[DOCUMENT TEXT]

>> begin

Post subject: The wonderful world of Worms Armageddon!
Lex
Experienced Forum User
Joined: 6/25/2007
Posts: 732
Location: Vancouver, British Columbia, Canada
Hello! Some of you may have seen me lurking on the edges of the community, promoting the wonderful art of Worms Armageddon TASing here and there (mostly in #nesvideos). Unfortunately, before now, I haven't had anything to show except this mission records page with unassisted and tool-assisted Worms Armageddon replay files, which most (all?) of the people I talked to weren't able to play back due to lacking a PC copy of Worms Armageddon. Therefore, I have, for demonstration, encoded one of my favourite tool-assisted replays to an x264-compressed avi video file! This video (linked at the bottom of the thread) demonstrates the rope race game type on a fairly-difficult map being beaten as fast as possible with the following tools (available only in the tool-assist version of Worms Armageddon; currently not public, unfortunately, though I'm trying to change that):
    Single-step - Single-step is another name for frame advance.
    Replay redubbing - This feature writes a new replay file with the input, map, etc. from the previous file, and plays it back until the player opts to take control of it.
    Frame marking - When redubbing a replay, the game normally starts playing it back from the beginning at a normal, throttled speed (or in single step, if that is enabled). Frame marking allows a player to set a frame the game will "fast-forward" to after redubbing; similar to the use of state-saving.
    Info display - Memory-watching. This is the display seen at the top of the screenshot linked above, which contains useful memory values about the worm the player is currently in control of, or any active (moving) worm. It includes three velocity values (horizontal, vertical, absolute), position with sub-pixel accuracy, current aiming angle and planned shot power, arrowkey input used in the previous frame, worm state (Roping, Rolling, Flying, Walking, etc.) and its state cycle, plus there's a random logic seed in the bottom-left corner of the screen. I think there are some other values, but I'm not quite sure what they are, and haven't needed them.

>> end

Part of a data file
>> begin

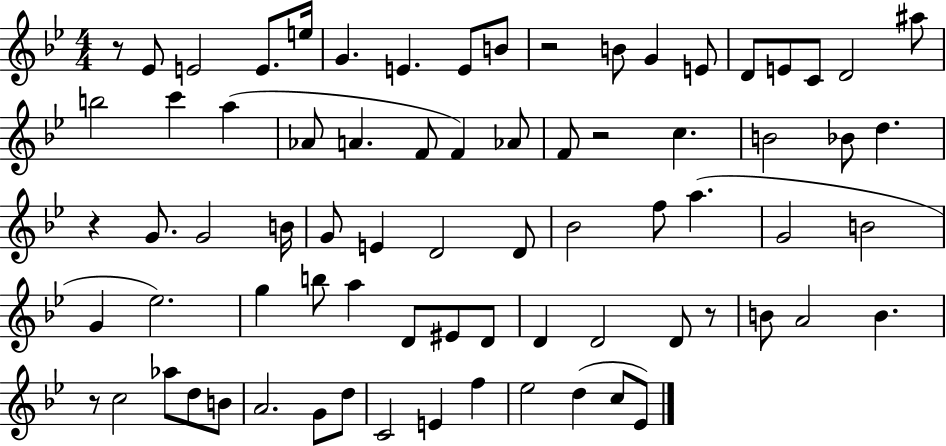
R/e Eb4/e E4/h E4/e. E5/s G4/q. E4/q. E4/e B4/e R/h B4/e G4/q E4/e D4/e E4/e C4/e D4/h A#5/e B5/h C6/q A5/q Ab4/e A4/q. F4/e F4/q Ab4/e F4/e R/h C5/q. B4/h Bb4/e D5/q. R/q G4/e. G4/h B4/s G4/e E4/q D4/h D4/e Bb4/h F5/e A5/q. G4/h B4/h G4/q Eb5/h. G5/q B5/e A5/q D4/e EIS4/e D4/e D4/q D4/h D4/e R/e B4/e A4/h B4/q. R/e C5/h Ab5/e D5/e B4/e A4/h. G4/e D5/e C4/h E4/q F5/q Eb5/h D5/q C5/e Eb4/e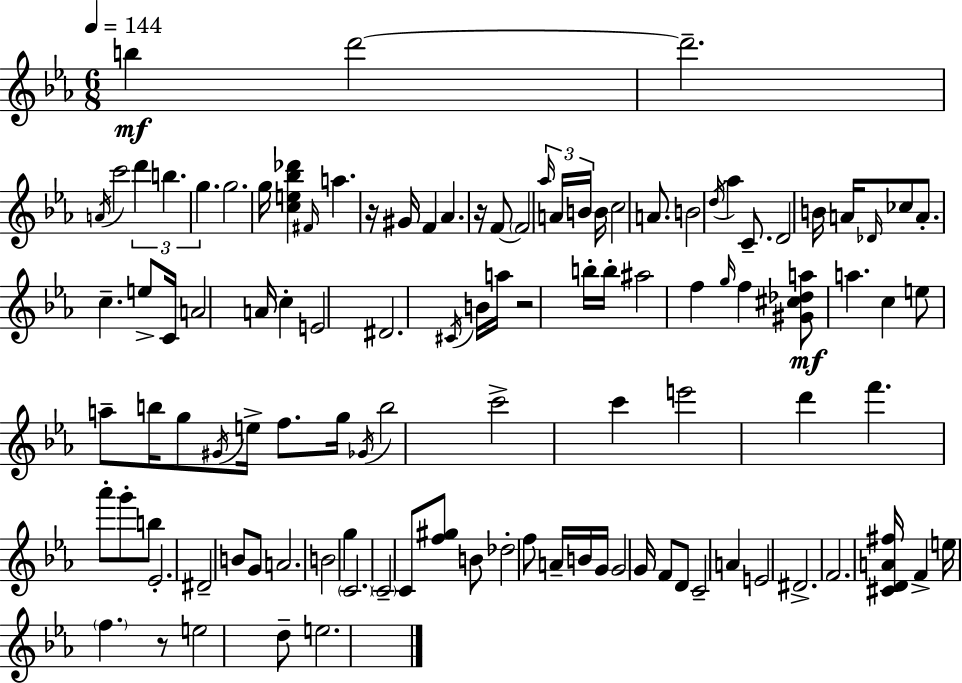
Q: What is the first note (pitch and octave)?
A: B5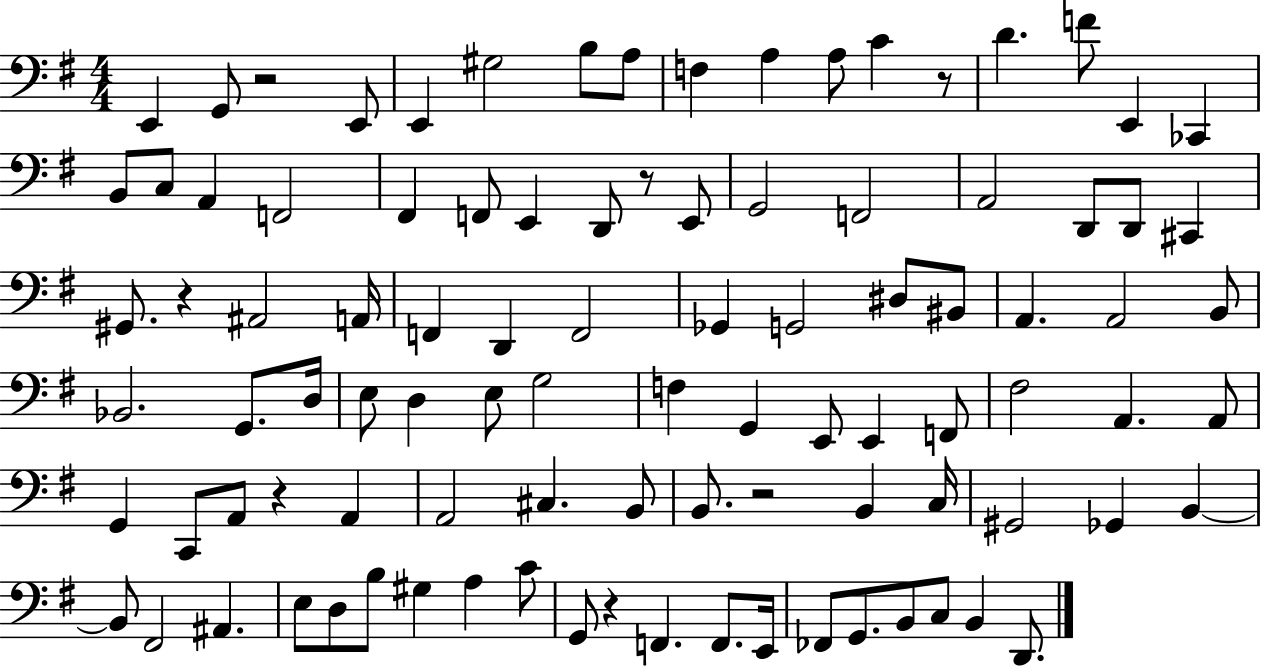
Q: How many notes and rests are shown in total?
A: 97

>> end

[EXERCISE PROMPT] According to the forum post about Worms Armageddon, what is single-step another name for?

[SOLUTION] Frame advance.